Development in Orange County placed populations of Spea hammondii under threat, and they were relocated to newly constructed mitigation pools in 2005 and 2006. These mitigation pools are located in East Orange, Shoestring Canyon, and Irvine Mesa within Orange County Parks in the foothills of the Santa Ana mountains. A study was conducted in 2016 to monitor the reproductive success of the toads at these mitigation pools. It found that none of the five pools at East Orange or the six at Shoestring Canyon retained water during the 2016 rainy season. 12 of the 16 pools at Irvine Mesa retained water for more than 30 days. Of these 12, seven pools had successful reproduction with newly metamorphosed frogs. A 1991 study found that the average duration of vernal pools that produced metamorphosed frogs was 83.1 days. The soil at the East Orange and Shoestring Canyon sites was believed to be too porous to hold water, and the study recommended that soil may need to be compacted underneath the mitigation pools. Another suggestion was use an artificial lining under the pools to hold water. Overall, it was concluded that the mitigation pools were successful with a surviving population of Spea hammondii after 10 years.

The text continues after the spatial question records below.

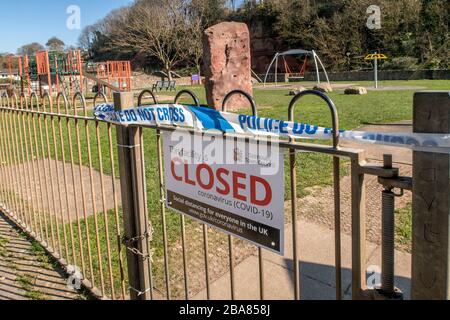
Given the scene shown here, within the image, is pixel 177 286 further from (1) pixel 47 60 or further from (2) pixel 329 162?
(1) pixel 47 60

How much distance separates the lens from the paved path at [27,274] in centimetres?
296

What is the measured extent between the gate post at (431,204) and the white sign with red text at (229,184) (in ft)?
1.57

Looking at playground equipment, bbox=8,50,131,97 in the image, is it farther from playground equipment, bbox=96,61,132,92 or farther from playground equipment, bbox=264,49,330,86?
playground equipment, bbox=264,49,330,86

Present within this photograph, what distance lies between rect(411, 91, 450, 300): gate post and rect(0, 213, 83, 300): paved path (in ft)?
→ 7.97

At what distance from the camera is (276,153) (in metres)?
1.50

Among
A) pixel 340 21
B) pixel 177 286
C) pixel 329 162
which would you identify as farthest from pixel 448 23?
pixel 177 286

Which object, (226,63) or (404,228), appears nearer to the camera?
(404,228)

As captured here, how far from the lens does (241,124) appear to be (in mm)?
1715

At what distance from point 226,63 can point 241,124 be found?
11.0 metres

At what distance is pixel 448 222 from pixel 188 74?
1705 inches
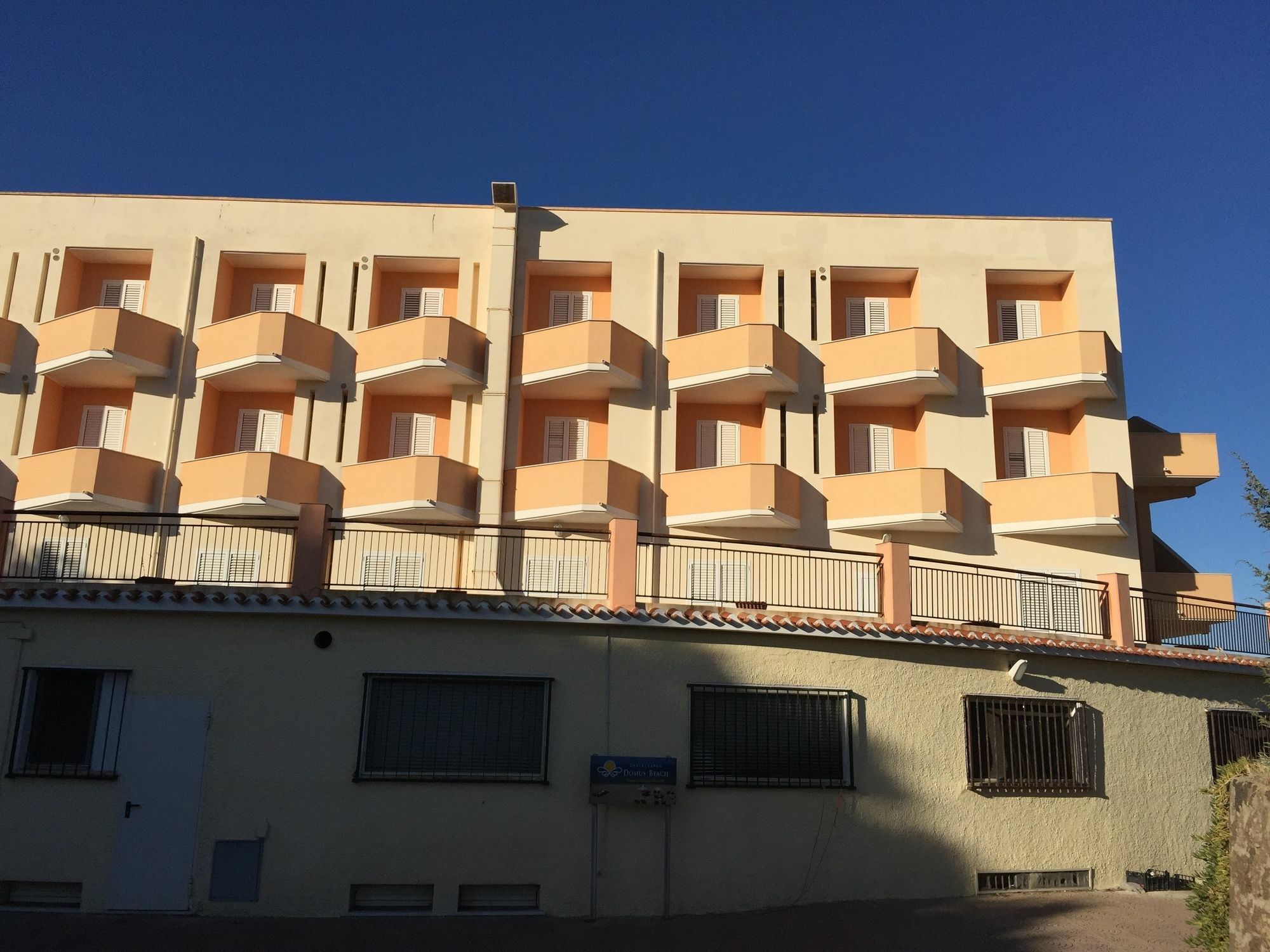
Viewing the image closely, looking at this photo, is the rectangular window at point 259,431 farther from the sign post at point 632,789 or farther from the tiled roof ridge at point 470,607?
the sign post at point 632,789

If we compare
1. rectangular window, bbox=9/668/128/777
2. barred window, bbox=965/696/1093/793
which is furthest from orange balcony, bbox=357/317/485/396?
barred window, bbox=965/696/1093/793

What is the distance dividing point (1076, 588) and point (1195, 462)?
9.46m

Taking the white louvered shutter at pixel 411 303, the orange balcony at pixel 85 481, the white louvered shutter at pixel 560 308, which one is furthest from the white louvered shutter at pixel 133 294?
the white louvered shutter at pixel 560 308

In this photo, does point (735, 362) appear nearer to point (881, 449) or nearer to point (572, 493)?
point (881, 449)

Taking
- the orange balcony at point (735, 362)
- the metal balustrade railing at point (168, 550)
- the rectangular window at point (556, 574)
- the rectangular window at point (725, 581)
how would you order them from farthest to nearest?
1. the orange balcony at point (735, 362)
2. the metal balustrade railing at point (168, 550)
3. the rectangular window at point (725, 581)
4. the rectangular window at point (556, 574)

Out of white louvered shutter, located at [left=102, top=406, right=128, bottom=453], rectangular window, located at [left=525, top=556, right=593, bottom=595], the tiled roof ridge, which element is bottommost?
the tiled roof ridge

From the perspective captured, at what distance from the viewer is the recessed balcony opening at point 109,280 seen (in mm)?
23688

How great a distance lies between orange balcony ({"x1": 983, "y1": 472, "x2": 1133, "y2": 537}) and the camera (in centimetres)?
2172

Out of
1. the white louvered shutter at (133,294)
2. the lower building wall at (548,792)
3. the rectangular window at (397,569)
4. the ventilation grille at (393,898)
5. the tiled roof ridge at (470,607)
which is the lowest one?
the ventilation grille at (393,898)

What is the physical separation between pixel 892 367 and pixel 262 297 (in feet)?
44.8

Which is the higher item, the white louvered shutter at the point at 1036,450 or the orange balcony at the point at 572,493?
the white louvered shutter at the point at 1036,450

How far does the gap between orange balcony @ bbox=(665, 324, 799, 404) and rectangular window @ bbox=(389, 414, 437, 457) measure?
5.23 metres

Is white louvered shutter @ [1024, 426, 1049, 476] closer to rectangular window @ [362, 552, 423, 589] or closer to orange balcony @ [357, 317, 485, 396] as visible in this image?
orange balcony @ [357, 317, 485, 396]

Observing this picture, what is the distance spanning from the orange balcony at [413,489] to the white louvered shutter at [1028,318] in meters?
12.3
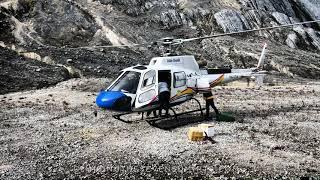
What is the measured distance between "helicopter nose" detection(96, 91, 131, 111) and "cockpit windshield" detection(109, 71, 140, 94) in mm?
318

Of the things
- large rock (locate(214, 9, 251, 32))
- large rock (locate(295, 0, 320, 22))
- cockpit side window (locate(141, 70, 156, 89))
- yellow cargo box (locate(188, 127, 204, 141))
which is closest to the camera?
yellow cargo box (locate(188, 127, 204, 141))

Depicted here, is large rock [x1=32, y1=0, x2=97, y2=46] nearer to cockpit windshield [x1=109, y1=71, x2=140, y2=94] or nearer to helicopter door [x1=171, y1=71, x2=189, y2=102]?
cockpit windshield [x1=109, y1=71, x2=140, y2=94]

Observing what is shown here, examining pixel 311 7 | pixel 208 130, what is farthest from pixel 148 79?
pixel 311 7

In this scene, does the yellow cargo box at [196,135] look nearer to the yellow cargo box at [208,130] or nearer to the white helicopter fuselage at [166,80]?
the yellow cargo box at [208,130]

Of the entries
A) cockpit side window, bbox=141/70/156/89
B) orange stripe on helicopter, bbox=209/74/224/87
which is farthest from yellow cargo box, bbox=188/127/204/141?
orange stripe on helicopter, bbox=209/74/224/87

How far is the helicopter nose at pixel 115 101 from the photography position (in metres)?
15.7

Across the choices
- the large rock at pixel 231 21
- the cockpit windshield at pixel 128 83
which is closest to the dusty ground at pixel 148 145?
the cockpit windshield at pixel 128 83

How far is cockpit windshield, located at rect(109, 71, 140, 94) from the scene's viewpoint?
16266 mm

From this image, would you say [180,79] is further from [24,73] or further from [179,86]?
[24,73]

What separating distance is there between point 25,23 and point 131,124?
82.4 feet

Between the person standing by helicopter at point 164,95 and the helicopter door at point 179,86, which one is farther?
the helicopter door at point 179,86

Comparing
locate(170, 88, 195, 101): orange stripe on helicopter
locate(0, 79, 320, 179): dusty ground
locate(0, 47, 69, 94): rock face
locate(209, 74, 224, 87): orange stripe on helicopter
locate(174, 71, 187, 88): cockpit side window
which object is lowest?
locate(0, 47, 69, 94): rock face

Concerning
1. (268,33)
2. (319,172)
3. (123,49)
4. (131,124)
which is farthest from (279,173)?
(268,33)

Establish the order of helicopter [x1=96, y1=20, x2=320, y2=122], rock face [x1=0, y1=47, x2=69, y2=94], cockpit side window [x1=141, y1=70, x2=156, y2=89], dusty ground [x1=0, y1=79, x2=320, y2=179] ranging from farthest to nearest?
rock face [x1=0, y1=47, x2=69, y2=94], cockpit side window [x1=141, y1=70, x2=156, y2=89], helicopter [x1=96, y1=20, x2=320, y2=122], dusty ground [x1=0, y1=79, x2=320, y2=179]
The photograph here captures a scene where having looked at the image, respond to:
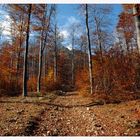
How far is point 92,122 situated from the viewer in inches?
314

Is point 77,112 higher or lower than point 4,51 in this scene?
lower

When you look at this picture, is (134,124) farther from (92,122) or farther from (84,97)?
(84,97)

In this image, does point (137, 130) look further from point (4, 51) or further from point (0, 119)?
point (4, 51)

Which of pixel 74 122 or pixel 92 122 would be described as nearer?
pixel 92 122

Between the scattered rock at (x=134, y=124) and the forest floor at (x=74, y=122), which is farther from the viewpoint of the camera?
the scattered rock at (x=134, y=124)

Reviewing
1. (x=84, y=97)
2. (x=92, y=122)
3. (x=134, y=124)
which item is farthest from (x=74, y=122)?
(x=84, y=97)

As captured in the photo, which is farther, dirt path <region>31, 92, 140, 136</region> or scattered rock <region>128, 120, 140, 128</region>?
scattered rock <region>128, 120, 140, 128</region>

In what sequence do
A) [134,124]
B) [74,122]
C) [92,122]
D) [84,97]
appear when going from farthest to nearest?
1. [84,97]
2. [74,122]
3. [92,122]
4. [134,124]

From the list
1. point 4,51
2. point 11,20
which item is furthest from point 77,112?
point 4,51

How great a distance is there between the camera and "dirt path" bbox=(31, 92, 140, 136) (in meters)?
6.85

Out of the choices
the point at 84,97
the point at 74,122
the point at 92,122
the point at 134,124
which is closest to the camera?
the point at 134,124

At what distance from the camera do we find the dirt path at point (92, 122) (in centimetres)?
685

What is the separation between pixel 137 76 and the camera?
11945 millimetres

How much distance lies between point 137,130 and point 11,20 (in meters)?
14.6
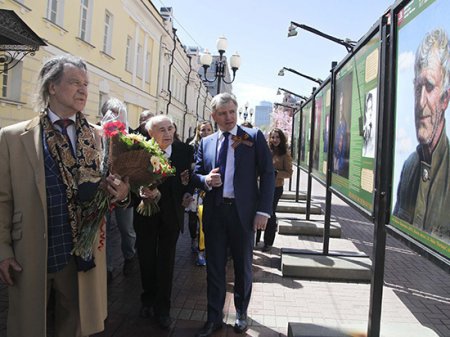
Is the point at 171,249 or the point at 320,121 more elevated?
the point at 320,121

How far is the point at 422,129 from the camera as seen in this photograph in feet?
7.45

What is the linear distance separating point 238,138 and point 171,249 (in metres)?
1.16

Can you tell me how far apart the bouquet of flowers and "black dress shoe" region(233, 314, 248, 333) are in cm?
157

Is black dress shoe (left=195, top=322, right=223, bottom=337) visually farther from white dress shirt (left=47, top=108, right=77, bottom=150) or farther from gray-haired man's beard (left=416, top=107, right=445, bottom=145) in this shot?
gray-haired man's beard (left=416, top=107, right=445, bottom=145)

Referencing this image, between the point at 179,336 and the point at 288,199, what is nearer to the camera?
the point at 179,336

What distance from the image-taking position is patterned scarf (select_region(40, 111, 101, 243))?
7.68ft

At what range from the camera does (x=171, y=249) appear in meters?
3.63

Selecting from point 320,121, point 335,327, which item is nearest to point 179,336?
point 335,327

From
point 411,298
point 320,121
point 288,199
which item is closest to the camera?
point 411,298

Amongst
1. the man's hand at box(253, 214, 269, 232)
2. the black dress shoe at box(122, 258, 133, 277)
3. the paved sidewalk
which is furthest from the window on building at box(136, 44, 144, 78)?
the man's hand at box(253, 214, 269, 232)

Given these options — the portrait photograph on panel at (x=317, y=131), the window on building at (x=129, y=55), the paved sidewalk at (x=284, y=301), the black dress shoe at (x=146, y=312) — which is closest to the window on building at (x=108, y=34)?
the window on building at (x=129, y=55)

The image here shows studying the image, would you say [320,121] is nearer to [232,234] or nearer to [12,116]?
[232,234]

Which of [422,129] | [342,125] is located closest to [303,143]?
[342,125]

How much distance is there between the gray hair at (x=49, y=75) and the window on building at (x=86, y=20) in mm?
13578
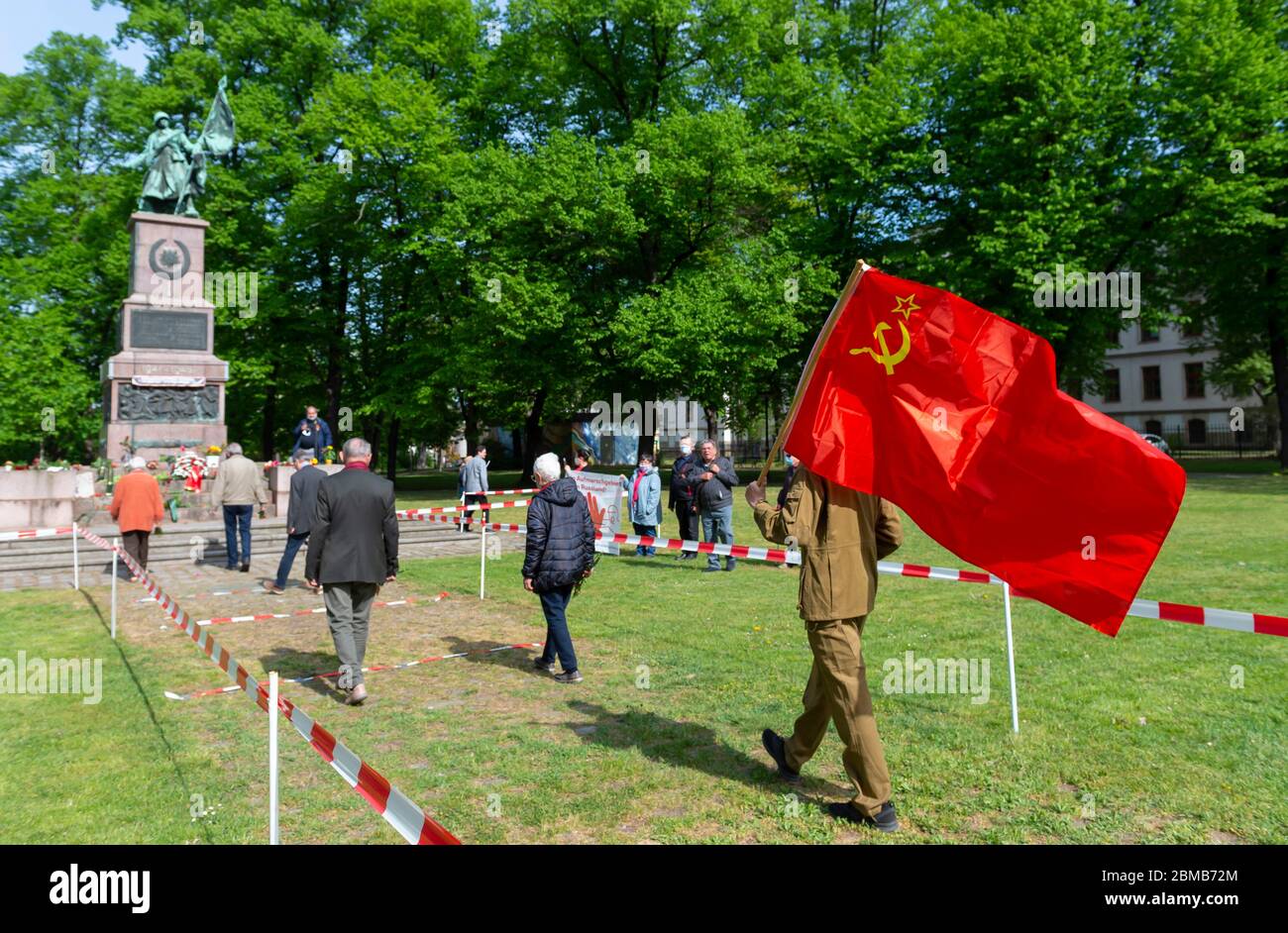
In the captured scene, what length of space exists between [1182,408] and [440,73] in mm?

A restoration project began in 2019 with a partnership between the California Department of Fish and Wildlife, California State Parks, Orange County Parks, and the Natural Communities Coalition to create 16 artificial breeding pools across Crystal Cove State Park and Laguna Coast Wilderness Park. The pools are expected to be completed in 2023. Ten pools will be lined with clay, while the other six will be lined with PVC to study differences in water retention. The project also will restore 15 acres of coastal sage scrub around the pools to provide foraging areas for the spadefoot toads, as well as nesting opportunities for the cactus wren.